● EXCERPTED TEXT
*-*-*

Again, the preoccupation with the days, the months, and the years displayed by Firdausi's Magi takes us right back to the Avesta with its curious veneration of the divisions of time. Firdausi, then, is drawing on genuine Iranian material, but he suppresses the Zoroastrian message of hope which proclaims that though this world is transitory and subject to decay and though its balance has been upset by the disorderly motion brought into it by Ahriman and the demons, this will in the end all be made right; the whole will be redeemed and 'made excellent' in eternity. Of this there is no hint in Firdausi. The House of Eternity is the kind of place you leave to try your fortune in a world you know to be full of thorns, and it is the kind of place that only an earthquake will make you return to and then only with 'long foreboding'. It is implied that virtue will be rewarded and wantonness exposed, but there is no hint of what the reward will be. The House of Eternity is devoid of joy; it is a 'massive fortress' more like a beleaguered city than the traditional 'garden' of paradise. It is the very symbol of hopelessness. Such may well have been the gloomy vision not only of the fatalists but of the Zandiks too, who believed in neither heaven nor hell, God nor the Devil, but only in an impersonal and inscrutable Infinite Time from which a senseless and uncomprehending world proceeds and into which it is reabsorbed.
Zurvanism, then, would seem to have sheltered two quite distinct aberrations within its fold, the one equating the female principle with evil, the other assigning all power to fate and thereby making all action and all resolve futile. Fatalism was perhaps the gravest threat against which Zoroastrianism had to fight, for it sought to undermine the rock of the unfettered freedom of the human will on which the Iranian Prophet's religion was founded. It is now time to consider what the orthodox had to say on this thorny question of fate and free will.

*-*-*

● EXTRACTED MATERIAL
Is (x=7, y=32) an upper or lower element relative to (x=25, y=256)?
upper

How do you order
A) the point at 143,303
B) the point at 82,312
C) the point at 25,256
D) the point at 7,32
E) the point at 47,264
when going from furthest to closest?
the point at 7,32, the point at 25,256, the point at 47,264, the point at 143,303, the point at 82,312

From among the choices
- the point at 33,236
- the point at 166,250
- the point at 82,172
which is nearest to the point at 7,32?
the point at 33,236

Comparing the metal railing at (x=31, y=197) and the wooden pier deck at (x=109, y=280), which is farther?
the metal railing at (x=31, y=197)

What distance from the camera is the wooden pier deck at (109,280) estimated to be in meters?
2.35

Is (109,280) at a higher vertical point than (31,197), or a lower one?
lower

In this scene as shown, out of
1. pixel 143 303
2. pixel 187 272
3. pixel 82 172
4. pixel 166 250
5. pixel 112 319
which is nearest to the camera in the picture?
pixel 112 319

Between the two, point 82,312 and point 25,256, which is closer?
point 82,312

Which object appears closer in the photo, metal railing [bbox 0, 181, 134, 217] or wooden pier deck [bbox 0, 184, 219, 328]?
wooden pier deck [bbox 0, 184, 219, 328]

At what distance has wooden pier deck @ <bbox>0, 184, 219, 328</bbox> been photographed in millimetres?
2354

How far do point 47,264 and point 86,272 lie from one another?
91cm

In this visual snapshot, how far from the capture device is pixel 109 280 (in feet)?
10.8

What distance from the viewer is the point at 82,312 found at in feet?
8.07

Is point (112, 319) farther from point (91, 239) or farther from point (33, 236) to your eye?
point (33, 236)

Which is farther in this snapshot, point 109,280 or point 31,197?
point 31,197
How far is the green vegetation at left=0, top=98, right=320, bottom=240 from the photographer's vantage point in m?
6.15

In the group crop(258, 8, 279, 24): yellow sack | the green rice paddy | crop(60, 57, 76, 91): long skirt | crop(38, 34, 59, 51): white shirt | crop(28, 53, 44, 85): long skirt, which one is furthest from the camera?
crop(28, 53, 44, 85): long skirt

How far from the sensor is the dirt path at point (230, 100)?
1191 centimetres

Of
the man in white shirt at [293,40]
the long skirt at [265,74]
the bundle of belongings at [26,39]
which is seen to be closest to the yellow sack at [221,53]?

*-*-*

● TASK SET
a - Decide whether each statement agrees with the passage on Firdausi and Zurvanism, answering yes or no and quoting the words of the passage that settle it. (i) Firdausi keeps the Zoroastrian message that the world will in the end be redeemed. (ii) The House of Eternity is pictured as a fortress instead of a garden. (iii) The Zandiks believed in heaven and hell.
b - Continue the passage on Firdausi and Zurvanism, starting after its last sentence.

● IN RESPONSE
a -
(i) No: "he suppresses the Zoroastrian message of hope"
(ii) Yes: "it is a 'massive fortress' more like a beleaguered city than the traditional 'garden' of paradise"
(iii) No: "who believed in neither heaven nor hell, God nor the Devil"

b -
The Orthodox Attitude to Fate
Fatalism in its extreme form, of which the passage we have just cited from Firdausi is a good example, probably entered into Zoroastrianism from Babylonian astrology. It was challenged and overcome by Aturpat, son of Mahraspand, during the reign of Shapur II. His views on this subject may then be taken as authoritative.
'It is said that Aturpat, son of Mahraspand, divided the things of this world into twenty-five parts: five [he assigned] to fate, five to [human] action, five to nature, five to character, and five to heredity. Life, wife, children, sovereignty, and property are chiefly through fate. Salvation and damnation, and the qualities that make a [good] priest, warrior, or husbandman are chiefly through action. Eating, walking, going in to one's wife, sleeping, and satisfying the needs of nature are chiefly through nature. Worthiness, friendship, goodness, generosity, and rectitude are chiefly through character. Intelligence, understanding, body, stature, and appearance are chiefly through heredity.'
Thus the operation of fate is restricted to a bare minimum; it contrls only the material side of life, your family life, the social position you occupy, and your income. The major virtues are 'through character', and that means, presumably, that there are natural tendencies towards virtue and its opposite in each man, and that his natural endowment of virtue is therefore variable. This will mean that the quest for salvation will be easier for some than it is for others, and that men, in this respect, are not born equal. Yet the chance of salvation is there for all to take, and no man is damned through anyone's fault but his own. Salvation and damnation result from our actions and the free will that initiates them. The semi-Zurvanite Menok i Khrat, as we have seen, had allotted to fate a sinister power to change a man's character; it could make the wise foolish, the brave cowardly, and the energetic sluggish; but this is untypical, for we read elsewhere that 'sloth is to be attributed to action, not to fate'; and even the Menok i Khrat nowhere suggests that the future destiny of the soul can be conditioned by fate. True, one man's material lot on earth may be very different from another's, and this may affect his conduct, but in the long run this cannot influence his final spiritual state.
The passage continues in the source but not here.